**What you need to do**
Copy out every line of the rows below that contains the word "distance". Letter case must match.
[start of Dataset entries]
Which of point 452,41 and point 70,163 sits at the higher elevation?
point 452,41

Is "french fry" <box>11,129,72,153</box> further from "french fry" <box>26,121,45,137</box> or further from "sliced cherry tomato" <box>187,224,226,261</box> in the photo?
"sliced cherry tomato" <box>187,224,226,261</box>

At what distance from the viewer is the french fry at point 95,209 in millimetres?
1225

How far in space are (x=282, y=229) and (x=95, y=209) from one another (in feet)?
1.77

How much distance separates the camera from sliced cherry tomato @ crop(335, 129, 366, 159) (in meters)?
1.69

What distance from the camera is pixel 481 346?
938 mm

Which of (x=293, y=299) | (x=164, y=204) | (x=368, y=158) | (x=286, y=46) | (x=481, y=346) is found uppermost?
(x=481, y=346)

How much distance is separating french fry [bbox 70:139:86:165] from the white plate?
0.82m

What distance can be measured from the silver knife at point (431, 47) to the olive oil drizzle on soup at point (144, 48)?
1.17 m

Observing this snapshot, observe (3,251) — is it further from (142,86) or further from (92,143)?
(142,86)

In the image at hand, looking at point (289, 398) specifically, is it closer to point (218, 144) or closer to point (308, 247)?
[end of Dataset entries]
**Exercise response**
At what distance from the viewer is the french fry at point 95,209 in millimetres?
How much distance separates the camera from sliced cherry tomato @ crop(335, 129, 366, 159) (in meters)?
What distance from the camera is pixel 481 346?
How much distance is separating french fry [bbox 70:139:86:165] from the white plate?
What distance can be measured from the silver knife at point (431, 47) to the olive oil drizzle on soup at point (144, 48)?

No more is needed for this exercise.